>> start

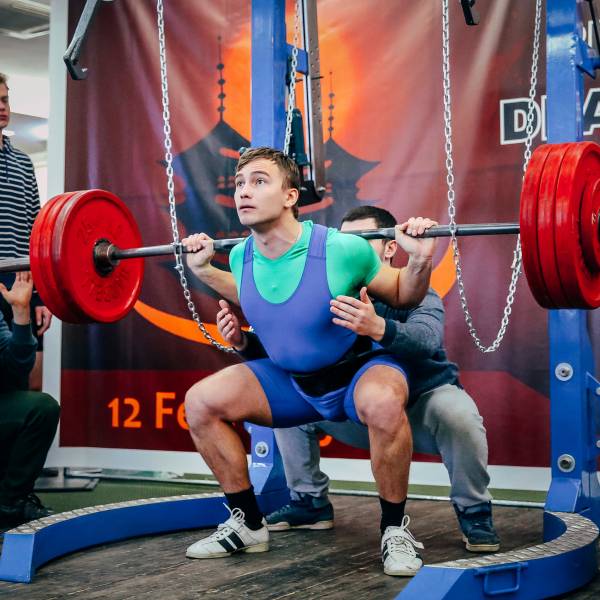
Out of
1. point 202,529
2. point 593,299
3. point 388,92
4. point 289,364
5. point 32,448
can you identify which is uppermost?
point 388,92

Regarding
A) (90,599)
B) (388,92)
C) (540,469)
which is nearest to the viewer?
(90,599)

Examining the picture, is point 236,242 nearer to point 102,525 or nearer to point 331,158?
point 102,525

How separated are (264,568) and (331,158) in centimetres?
221

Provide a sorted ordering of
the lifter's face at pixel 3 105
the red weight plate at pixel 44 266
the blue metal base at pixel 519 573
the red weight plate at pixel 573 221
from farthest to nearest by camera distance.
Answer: the lifter's face at pixel 3 105 → the red weight plate at pixel 44 266 → the red weight plate at pixel 573 221 → the blue metal base at pixel 519 573

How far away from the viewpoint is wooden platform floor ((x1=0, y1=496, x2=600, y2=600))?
7.35 feet

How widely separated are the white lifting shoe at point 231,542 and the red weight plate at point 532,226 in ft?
3.58

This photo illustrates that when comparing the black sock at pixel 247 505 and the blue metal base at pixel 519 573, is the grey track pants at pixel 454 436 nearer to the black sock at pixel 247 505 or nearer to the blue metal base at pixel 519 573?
the blue metal base at pixel 519 573

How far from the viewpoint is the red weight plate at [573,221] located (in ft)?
7.24

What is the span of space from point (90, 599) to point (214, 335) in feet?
7.37

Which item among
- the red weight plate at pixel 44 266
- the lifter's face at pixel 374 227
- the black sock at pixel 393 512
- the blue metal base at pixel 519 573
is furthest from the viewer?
the lifter's face at pixel 374 227

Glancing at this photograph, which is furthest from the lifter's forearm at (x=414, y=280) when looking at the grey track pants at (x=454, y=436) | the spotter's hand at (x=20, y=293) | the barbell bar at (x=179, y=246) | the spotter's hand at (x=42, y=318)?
the spotter's hand at (x=42, y=318)

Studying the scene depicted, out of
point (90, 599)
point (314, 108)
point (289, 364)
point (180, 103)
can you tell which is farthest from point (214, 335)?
point (90, 599)

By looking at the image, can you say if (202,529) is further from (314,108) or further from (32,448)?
(314,108)

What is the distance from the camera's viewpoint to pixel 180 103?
4.50 meters
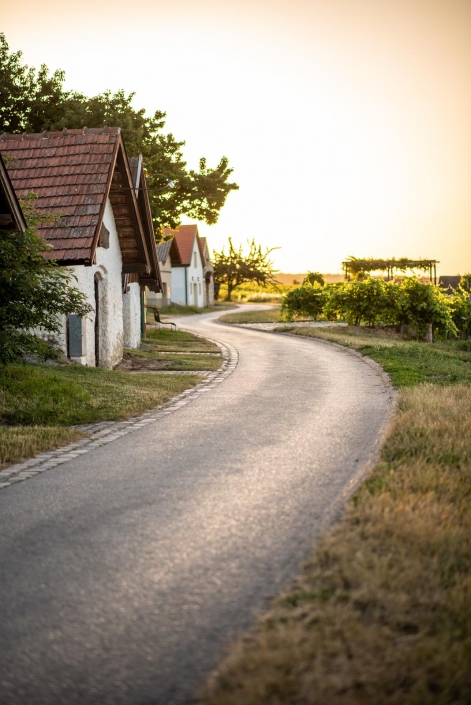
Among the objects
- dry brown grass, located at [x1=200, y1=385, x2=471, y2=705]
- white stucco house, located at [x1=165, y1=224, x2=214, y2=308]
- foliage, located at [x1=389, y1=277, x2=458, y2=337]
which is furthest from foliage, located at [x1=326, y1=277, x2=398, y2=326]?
white stucco house, located at [x1=165, y1=224, x2=214, y2=308]

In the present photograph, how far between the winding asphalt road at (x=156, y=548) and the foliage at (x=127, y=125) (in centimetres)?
1977

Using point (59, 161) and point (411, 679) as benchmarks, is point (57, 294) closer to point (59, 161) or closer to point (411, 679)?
point (59, 161)

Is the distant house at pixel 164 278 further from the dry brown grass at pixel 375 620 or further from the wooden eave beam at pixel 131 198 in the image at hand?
the dry brown grass at pixel 375 620

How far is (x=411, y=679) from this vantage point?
10.9 feet

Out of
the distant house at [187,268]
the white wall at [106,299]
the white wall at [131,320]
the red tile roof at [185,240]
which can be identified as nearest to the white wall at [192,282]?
the distant house at [187,268]

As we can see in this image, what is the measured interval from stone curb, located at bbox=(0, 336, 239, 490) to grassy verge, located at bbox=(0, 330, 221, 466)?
19 cm

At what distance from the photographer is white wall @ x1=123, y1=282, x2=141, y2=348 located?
2527 cm

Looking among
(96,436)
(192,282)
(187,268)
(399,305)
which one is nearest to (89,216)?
(96,436)

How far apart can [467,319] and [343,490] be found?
29.8m

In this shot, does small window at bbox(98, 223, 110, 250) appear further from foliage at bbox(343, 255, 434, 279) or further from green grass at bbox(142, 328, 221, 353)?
foliage at bbox(343, 255, 434, 279)

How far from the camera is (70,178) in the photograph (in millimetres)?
18141

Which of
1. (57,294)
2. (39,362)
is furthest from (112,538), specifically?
(39,362)

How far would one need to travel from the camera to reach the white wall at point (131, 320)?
Answer: 82.9ft

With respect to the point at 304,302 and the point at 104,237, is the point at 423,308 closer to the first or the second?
the point at 304,302
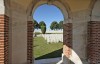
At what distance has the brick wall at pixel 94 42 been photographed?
7.44 metres

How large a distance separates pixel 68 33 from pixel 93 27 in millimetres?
1348

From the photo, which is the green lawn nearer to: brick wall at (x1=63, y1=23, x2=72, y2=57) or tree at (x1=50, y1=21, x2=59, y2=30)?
brick wall at (x1=63, y1=23, x2=72, y2=57)

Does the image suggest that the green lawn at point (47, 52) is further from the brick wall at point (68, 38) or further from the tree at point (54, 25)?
the tree at point (54, 25)

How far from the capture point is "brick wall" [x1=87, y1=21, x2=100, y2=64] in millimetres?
7445

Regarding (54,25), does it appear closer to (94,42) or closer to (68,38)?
(68,38)

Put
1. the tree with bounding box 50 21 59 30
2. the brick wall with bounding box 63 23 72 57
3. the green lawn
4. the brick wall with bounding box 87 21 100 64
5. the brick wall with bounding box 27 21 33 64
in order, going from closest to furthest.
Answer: the brick wall with bounding box 87 21 100 64 < the brick wall with bounding box 27 21 33 64 < the brick wall with bounding box 63 23 72 57 < the green lawn < the tree with bounding box 50 21 59 30

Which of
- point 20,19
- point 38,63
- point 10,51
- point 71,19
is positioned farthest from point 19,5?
point 38,63

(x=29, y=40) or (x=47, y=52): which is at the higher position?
(x=29, y=40)

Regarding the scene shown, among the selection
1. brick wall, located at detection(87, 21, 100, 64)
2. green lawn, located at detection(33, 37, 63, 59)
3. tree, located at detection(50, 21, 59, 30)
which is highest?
tree, located at detection(50, 21, 59, 30)

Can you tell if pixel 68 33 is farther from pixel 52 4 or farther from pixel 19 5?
pixel 19 5

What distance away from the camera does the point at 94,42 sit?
7551 millimetres

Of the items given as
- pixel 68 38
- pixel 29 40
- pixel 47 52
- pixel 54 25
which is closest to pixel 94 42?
pixel 68 38

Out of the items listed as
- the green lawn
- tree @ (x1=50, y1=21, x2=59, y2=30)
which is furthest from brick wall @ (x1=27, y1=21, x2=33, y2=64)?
tree @ (x1=50, y1=21, x2=59, y2=30)

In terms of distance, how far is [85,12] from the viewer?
789 cm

>> end

__Task details__: Swap "viewer" for "camera" everywhere in the items above and reproduce them with nothing else changed. Omit the pictures.

__Result of this exercise__:
Out of
1. point 202,529
2. point 593,299
3. point 388,92
4. point 289,364
5. point 32,448
can you identify which is uppermost?
point 388,92

Regarding
A) (90,599)
B) (388,92)
C) (540,469)
which is nearest to the camera?
(90,599)

Examining the picture, is point 236,242 nearer to point 102,525 or nearer to point 331,158?
point 102,525

How separated are (264,568) and (331,158) in centimetres?
221

Provide a sorted ordering of
the lifter's face at pixel 3 105
the red weight plate at pixel 44 266
the blue metal base at pixel 519 573
the red weight plate at pixel 573 221
from farthest to nearest by camera distance.
Answer: the lifter's face at pixel 3 105 → the red weight plate at pixel 44 266 → the red weight plate at pixel 573 221 → the blue metal base at pixel 519 573

How far away from the viewpoint is wooden platform floor ((x1=0, y1=496, x2=600, y2=600))?
7.35 feet

How widely separated are the white lifting shoe at point 231,542 and the red weight plate at point 532,226 in ft?
3.58

This photo illustrates that when comparing the black sock at pixel 247 505 and the blue metal base at pixel 519 573, is the grey track pants at pixel 454 436 nearer to the black sock at pixel 247 505 or nearer to the blue metal base at pixel 519 573?
the blue metal base at pixel 519 573

How far from the viewpoint is the red weight plate at [573,221] located (in ft)?
7.24

What is the span of space from point (90, 599) to point (214, 335) in feet?
7.37

Which item among
- the red weight plate at pixel 44 266
- the lifter's face at pixel 374 227
- the black sock at pixel 393 512
- the blue metal base at pixel 519 573
is furthest from the camera?
the lifter's face at pixel 374 227

Glancing at this photograph, which is furthest from the lifter's forearm at (x=414, y=280) when looking at the grey track pants at (x=454, y=436) | the spotter's hand at (x=20, y=293) | the barbell bar at (x=179, y=246) | the spotter's hand at (x=42, y=318)?
the spotter's hand at (x=42, y=318)

Studying the scene depicted, out of
point (90, 599)
point (314, 108)
point (289, 364)
point (180, 103)
can you tell which is farthest from point (214, 335)?
point (90, 599)

By looking at the image, can you say if (202,529) is further from (314,108) or further from (32,448)?
(314,108)

What is the distance from the camera's viewpoint to pixel 180 103?
4.50 meters
Among the objects
- dry brown grass, located at [x1=200, y1=385, x2=471, y2=705]
- white stucco house, located at [x1=165, y1=224, x2=214, y2=308]
- foliage, located at [x1=389, y1=277, x2=458, y2=337]
which is furthest from foliage, located at [x1=326, y1=277, x2=398, y2=326]?
white stucco house, located at [x1=165, y1=224, x2=214, y2=308]

In the present photograph, how far between the winding asphalt road at (x=156, y=548) and the foliage at (x=127, y=125) (in centimetres)?
1977

Using point (59, 161) and point (411, 679) as benchmarks, is point (57, 294) closer to point (59, 161) or closer to point (411, 679)?
point (59, 161)

Is the distant house at pixel 164 278 further from the dry brown grass at pixel 375 620 or further from the wooden eave beam at pixel 131 198 in the image at hand?
the dry brown grass at pixel 375 620

How far is (x=411, y=679) from this vantage point?
10.9 feet

Out of
the distant house at [187,268]
the white wall at [106,299]
the white wall at [131,320]
the red tile roof at [185,240]
which can be identified as nearest to the white wall at [192,282]?
the distant house at [187,268]

As we can see in this image, what is the measured interval from stone curb, located at bbox=(0, 336, 239, 490) to grassy verge, located at bbox=(0, 330, 221, 466)?
19 cm

At what distance from the photographer is white wall @ x1=123, y1=282, x2=141, y2=348 located?
2527 cm

Looking among
(96,436)
(192,282)
(187,268)
(399,305)
which one is nearest to (89,216)?
(96,436)

How far apart can [467,319] and [343,490] be found?
29.8m

In this shot, does small window at bbox(98, 223, 110, 250) appear further from foliage at bbox(343, 255, 434, 279) or further from green grass at bbox(142, 328, 221, 353)?
foliage at bbox(343, 255, 434, 279)

How far from the camera is (70,178) in the photograph (in millimetres)?
18141

Which of
1. (57,294)
2. (39,362)
is furthest from (112,538), specifically?
(39,362)

How far would one need to travel from the camera to reach the white wall at point (131, 320)?
Answer: 82.9ft

With respect to the point at 304,302 and the point at 104,237, is the point at 423,308 closer to the first or the second?
the point at 304,302
At what distance has the brick wall at pixel 94 42 been photographed?
7.44 metres

How large a distance separates pixel 68 33 from pixel 93 27 in millimetres?
1348

From the photo, which is the green lawn nearer to: brick wall at (x1=63, y1=23, x2=72, y2=57) or tree at (x1=50, y1=21, x2=59, y2=30)?
brick wall at (x1=63, y1=23, x2=72, y2=57)

Does the image suggest that the green lawn at point (47, 52) is further from the brick wall at point (68, 38) or further from the tree at point (54, 25)?
the tree at point (54, 25)

How far from the capture point is "brick wall" [x1=87, y1=21, x2=100, y2=64] in millimetres?
7445

Regarding (54,25), does it appear closer to (94,42) or closer to (68,38)?
(68,38)

Put
1. the tree with bounding box 50 21 59 30
2. the brick wall with bounding box 63 23 72 57
3. the green lawn
4. the brick wall with bounding box 87 21 100 64
5. the brick wall with bounding box 27 21 33 64
in order, going from closest to furthest.
Answer: the brick wall with bounding box 87 21 100 64 < the brick wall with bounding box 27 21 33 64 < the brick wall with bounding box 63 23 72 57 < the green lawn < the tree with bounding box 50 21 59 30

Which of
- point 20,19
- point 38,63
- point 10,51
- point 71,19
is positioned farthest from point 19,5?
point 38,63

(x=29, y=40) or (x=47, y=52): which is at the higher position?
(x=29, y=40)

Regarding the scene shown, among the selection
1. brick wall, located at detection(87, 21, 100, 64)
2. green lawn, located at detection(33, 37, 63, 59)
3. tree, located at detection(50, 21, 59, 30)
which is highest?
tree, located at detection(50, 21, 59, 30)

Can you tell if pixel 68 33 is farther from pixel 52 4 or farther from pixel 19 5?
pixel 19 5

What distance away from the camera does the point at 94,42 sit?
7551 millimetres

Of the items given as
- pixel 68 38
- pixel 29 40
- pixel 47 52
- pixel 54 25
which is closest to pixel 94 42?
pixel 68 38

Out of the items listed as
- the green lawn
- tree @ (x1=50, y1=21, x2=59, y2=30)
which is furthest from brick wall @ (x1=27, y1=21, x2=33, y2=64)?
tree @ (x1=50, y1=21, x2=59, y2=30)

In terms of distance, how far is [85,12] from the camera?
789 cm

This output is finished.